• [Exercise task] Please copy out all of the rows below word for word, leaving the pictures out.

• [Records]
[start]

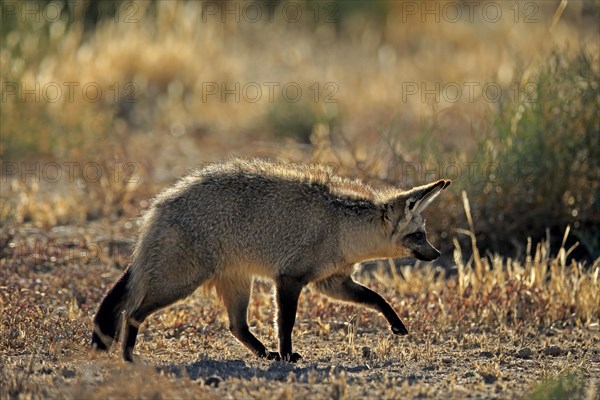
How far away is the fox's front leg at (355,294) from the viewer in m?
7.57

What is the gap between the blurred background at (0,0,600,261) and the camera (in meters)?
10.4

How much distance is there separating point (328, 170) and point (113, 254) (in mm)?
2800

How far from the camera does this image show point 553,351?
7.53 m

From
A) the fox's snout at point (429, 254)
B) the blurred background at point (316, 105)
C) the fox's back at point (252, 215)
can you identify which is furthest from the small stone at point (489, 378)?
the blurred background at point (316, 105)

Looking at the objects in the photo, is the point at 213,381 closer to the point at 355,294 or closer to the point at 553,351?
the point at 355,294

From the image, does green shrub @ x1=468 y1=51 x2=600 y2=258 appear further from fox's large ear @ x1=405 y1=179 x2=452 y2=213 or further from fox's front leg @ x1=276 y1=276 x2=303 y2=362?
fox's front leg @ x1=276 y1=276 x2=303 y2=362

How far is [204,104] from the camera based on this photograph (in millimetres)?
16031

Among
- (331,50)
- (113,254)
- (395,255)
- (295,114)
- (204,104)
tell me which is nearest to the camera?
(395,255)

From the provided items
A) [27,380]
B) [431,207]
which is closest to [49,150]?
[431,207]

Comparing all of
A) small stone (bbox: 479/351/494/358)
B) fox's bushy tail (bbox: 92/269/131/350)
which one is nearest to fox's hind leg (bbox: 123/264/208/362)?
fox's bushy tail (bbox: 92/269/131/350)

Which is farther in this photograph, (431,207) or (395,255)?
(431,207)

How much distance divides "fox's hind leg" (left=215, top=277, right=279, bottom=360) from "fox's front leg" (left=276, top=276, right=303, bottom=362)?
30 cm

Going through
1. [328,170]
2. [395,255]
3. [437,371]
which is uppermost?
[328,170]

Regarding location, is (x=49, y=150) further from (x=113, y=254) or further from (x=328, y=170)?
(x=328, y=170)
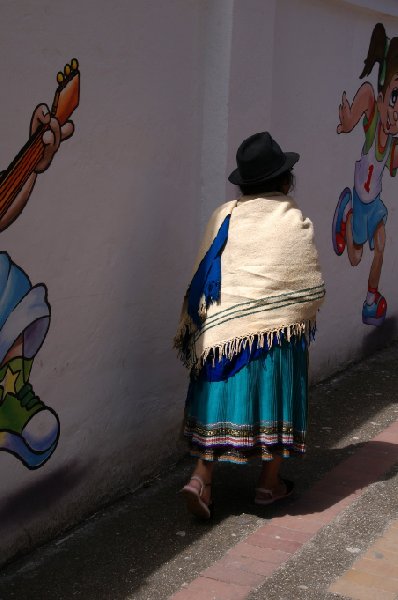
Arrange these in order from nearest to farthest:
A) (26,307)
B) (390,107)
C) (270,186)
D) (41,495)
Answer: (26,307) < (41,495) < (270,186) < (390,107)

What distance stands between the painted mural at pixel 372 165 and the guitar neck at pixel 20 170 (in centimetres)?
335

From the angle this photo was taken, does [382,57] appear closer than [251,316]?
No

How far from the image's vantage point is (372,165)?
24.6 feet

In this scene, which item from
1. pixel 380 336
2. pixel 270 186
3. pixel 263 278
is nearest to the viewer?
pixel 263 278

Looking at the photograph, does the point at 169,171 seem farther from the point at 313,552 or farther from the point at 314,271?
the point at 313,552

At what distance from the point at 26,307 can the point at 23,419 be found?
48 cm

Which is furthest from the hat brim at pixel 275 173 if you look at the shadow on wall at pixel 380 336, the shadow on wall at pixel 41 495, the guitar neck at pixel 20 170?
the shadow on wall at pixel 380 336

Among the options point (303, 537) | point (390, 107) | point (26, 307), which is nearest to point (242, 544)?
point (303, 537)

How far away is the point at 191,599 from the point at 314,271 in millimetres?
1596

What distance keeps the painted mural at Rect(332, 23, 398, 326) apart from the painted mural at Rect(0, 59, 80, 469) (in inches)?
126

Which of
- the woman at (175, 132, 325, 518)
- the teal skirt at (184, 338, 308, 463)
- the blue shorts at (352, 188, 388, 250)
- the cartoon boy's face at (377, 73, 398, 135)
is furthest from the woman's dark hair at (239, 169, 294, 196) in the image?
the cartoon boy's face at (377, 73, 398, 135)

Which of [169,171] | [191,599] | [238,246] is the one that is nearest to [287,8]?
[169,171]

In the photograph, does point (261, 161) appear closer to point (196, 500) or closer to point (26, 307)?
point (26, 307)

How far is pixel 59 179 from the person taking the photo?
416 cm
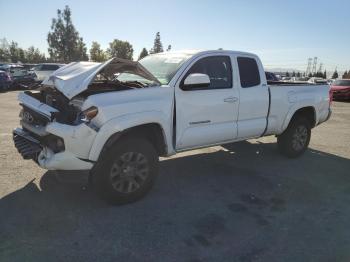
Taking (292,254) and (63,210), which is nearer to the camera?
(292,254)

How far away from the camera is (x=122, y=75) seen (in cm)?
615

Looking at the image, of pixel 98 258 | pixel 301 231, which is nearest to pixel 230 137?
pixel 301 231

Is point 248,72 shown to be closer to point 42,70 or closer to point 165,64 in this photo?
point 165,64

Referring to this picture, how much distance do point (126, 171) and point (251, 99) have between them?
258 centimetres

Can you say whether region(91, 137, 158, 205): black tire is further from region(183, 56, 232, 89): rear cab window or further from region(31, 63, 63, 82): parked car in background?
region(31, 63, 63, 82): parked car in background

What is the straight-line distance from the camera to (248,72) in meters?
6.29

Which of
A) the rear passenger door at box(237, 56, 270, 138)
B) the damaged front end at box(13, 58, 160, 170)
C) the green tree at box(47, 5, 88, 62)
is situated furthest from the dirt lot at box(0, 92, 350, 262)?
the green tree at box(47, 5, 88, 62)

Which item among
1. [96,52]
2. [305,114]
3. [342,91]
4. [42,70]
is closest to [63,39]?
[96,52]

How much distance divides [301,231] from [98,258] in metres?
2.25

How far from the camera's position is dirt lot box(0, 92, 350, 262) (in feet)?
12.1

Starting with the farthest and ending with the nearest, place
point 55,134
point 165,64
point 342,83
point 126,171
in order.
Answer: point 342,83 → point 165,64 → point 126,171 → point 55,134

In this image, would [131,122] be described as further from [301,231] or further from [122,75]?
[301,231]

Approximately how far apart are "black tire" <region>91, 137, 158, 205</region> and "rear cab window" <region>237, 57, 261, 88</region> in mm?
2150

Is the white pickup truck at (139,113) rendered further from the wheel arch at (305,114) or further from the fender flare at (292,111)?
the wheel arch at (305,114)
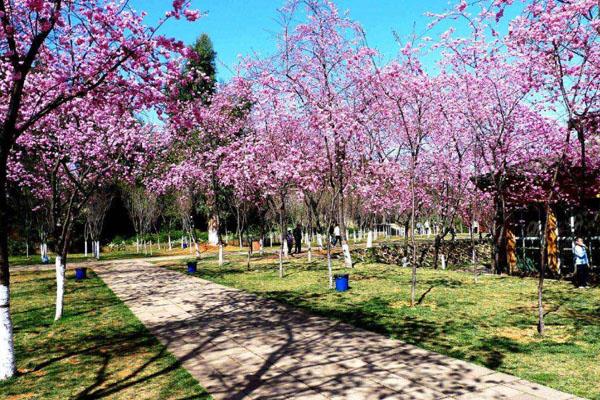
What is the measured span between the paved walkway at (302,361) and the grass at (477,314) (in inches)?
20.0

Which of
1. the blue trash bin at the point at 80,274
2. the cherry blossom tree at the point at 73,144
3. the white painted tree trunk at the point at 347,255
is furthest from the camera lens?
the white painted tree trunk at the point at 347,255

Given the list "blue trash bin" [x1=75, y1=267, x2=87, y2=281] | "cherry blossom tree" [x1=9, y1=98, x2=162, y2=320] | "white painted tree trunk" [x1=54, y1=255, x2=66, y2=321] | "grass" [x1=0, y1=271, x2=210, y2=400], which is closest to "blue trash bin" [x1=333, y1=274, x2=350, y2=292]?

[end]

• [Task answer]
How far away is the fox's front leg at (355,294) from the viewer in m?
7.57

What is the gap between the blurred background at (0,0,600,261) and the camera (in meters)?
10.4

How much distance is there separating point (328, 170) and point (113, 254) (in mm)?
2800

How far from the camera does this image show point 553,351?
7.53 m

From
A) the fox's snout at point (429, 254)
B) the blurred background at point (316, 105)
C) the fox's back at point (252, 215)
can you identify which is furthest from the small stone at point (489, 378)?
the blurred background at point (316, 105)

Looking at the objects in the photo, is the point at 213,381 closer to the point at 355,294 or closer to the point at 553,351?
the point at 355,294

From the image, does green shrub @ x1=468 y1=51 x2=600 y2=258 appear further from fox's large ear @ x1=405 y1=179 x2=452 y2=213 or further from fox's front leg @ x1=276 y1=276 x2=303 y2=362?
fox's front leg @ x1=276 y1=276 x2=303 y2=362

How far is [204,104] from the camera based on this photograph (in millimetres)?
16031

Among
- (331,50)
- (113,254)
- (395,255)
- (295,114)
- (204,104)
tell me which is nearest to the camera?
(395,255)

From the provided items
A) [27,380]
B) [431,207]
which is closest to [49,150]?
[431,207]

Comparing all of
A) small stone (bbox: 479/351/494/358)
B) fox's bushy tail (bbox: 92/269/131/350)
which one is nearest to fox's hind leg (bbox: 123/264/208/362)?
fox's bushy tail (bbox: 92/269/131/350)

Which is farther in this photograph, (431,207) or (395,255)?
(431,207)

How much distance divides "fox's hind leg" (left=215, top=277, right=279, bottom=360) from "fox's front leg" (left=276, top=276, right=303, bottom=362)?
30 cm

Going through
1. [328,170]
2. [395,255]
3. [437,371]
which is uppermost?
[328,170]

Regarding location, is (x=49, y=150) further from (x=113, y=254) or further from (x=328, y=170)?
(x=328, y=170)
Arrange these in order from nearest to farthest:
A) (26,307)
B) (390,107)
C) (270,186)
D) (41,495)
Answer: (26,307) < (41,495) < (270,186) < (390,107)

What distance stands between the painted mural at pixel 372 165 and the guitar neck at pixel 20 170 (in centimetres)?
335

From the angle this photo was taken, does [382,57] appear closer than [251,316]?
No

How far from the image's vantage point is (372,165)?
24.6 feet

In this scene, which item from
1. pixel 380 336
2. pixel 270 186
3. pixel 263 278
is nearest to the viewer?
pixel 263 278

Looking at the photograph, does the point at 169,171 seem farther from the point at 313,552 or farther from the point at 314,271?
the point at 313,552

At what distance from the point at 26,307 can the point at 23,419 be found?
48 cm

Which is furthest from the hat brim at pixel 275 173 if you look at the shadow on wall at pixel 380 336, the shadow on wall at pixel 41 495, the guitar neck at pixel 20 170?
the shadow on wall at pixel 380 336

Among the options point (303, 537) | point (390, 107) | point (26, 307), which is nearest to point (242, 544)?
point (303, 537)

How far away is the point at 191,599 from the point at 314,271 in millimetres?
1596

What distance keeps the painted mural at Rect(332, 23, 398, 326) apart from the painted mural at Rect(0, 59, 80, 469) (in inches)?
126

Which of
- the woman at (175, 132, 325, 518)
- the teal skirt at (184, 338, 308, 463)
- the blue shorts at (352, 188, 388, 250)
- the cartoon boy's face at (377, 73, 398, 135)
is furthest from the woman's dark hair at (239, 169, 294, 196) in the image?
the cartoon boy's face at (377, 73, 398, 135)

Which of [169,171] | [191,599] | [238,246] is the one that is nearest to [287,8]?
[169,171]

In the photograph, does point (261, 161) appear closer to point (196, 500) or closer to point (26, 307)?
point (26, 307)

How far is pixel 59 179 from the person taking the photo?
416 cm
Taking (292,254) and (63,210), which is nearer to the camera?
(292,254)

How far away from the camera is (x=122, y=75) seen (in cm)?
615

Looking at the image, of pixel 98 258 | pixel 301 231, which is nearest to pixel 230 137?
pixel 301 231

Is point 248,72 shown to be closer to point 42,70 or closer to point 165,64 in this photo?
point 165,64

Referring to this picture, how much distance do point (126, 171) and point (251, 99) have between them?
258 centimetres

Can you say whether region(91, 137, 158, 205): black tire is further from region(183, 56, 232, 89): rear cab window or further from region(31, 63, 63, 82): parked car in background?
region(31, 63, 63, 82): parked car in background

What is the straight-line distance from the camera to (248,72) in meters?
6.29

Which of
A) the rear passenger door at box(237, 56, 270, 138)
B) the damaged front end at box(13, 58, 160, 170)
C) the green tree at box(47, 5, 88, 62)
is situated furthest from the dirt lot at box(0, 92, 350, 262)?
the green tree at box(47, 5, 88, 62)

Which item among
1. [96,52]
2. [305,114]
3. [342,91]
4. [42,70]
is closest to [63,39]?
[96,52]

How much distance divides [301,231] from [98,258] in metres?
2.25

How far from the camera's position is dirt lot box(0, 92, 350, 262) (in feet)?
12.1

Starting with the farthest and ending with the nearest, place
point 55,134
point 165,64
point 342,83
point 126,171
in order.
Answer: point 342,83 → point 165,64 → point 126,171 → point 55,134

In this image, would [131,122] be described as further from [301,231] or further from [122,75]?
[301,231]

Approximately how far apart are "black tire" <region>91, 137, 158, 205</region> and "rear cab window" <region>237, 57, 261, 88</region> in mm?
2150

Is the white pickup truck at (139,113) rendered further from the wheel arch at (305,114) or further from the fender flare at (292,111)?
the wheel arch at (305,114)
What is the measured span between the paved walkway at (302,361) and the grass at (477,314) (in inches)?
20.0

Which of
1. the blue trash bin at the point at 80,274
2. the cherry blossom tree at the point at 73,144
3. the white painted tree trunk at the point at 347,255
is furthest from the camera lens?
the white painted tree trunk at the point at 347,255

Given the list "blue trash bin" [x1=75, y1=267, x2=87, y2=281] | "cherry blossom tree" [x1=9, y1=98, x2=162, y2=320] | "white painted tree trunk" [x1=54, y1=255, x2=66, y2=321] | "grass" [x1=0, y1=271, x2=210, y2=400], which is closest to "blue trash bin" [x1=333, y1=274, x2=350, y2=292]?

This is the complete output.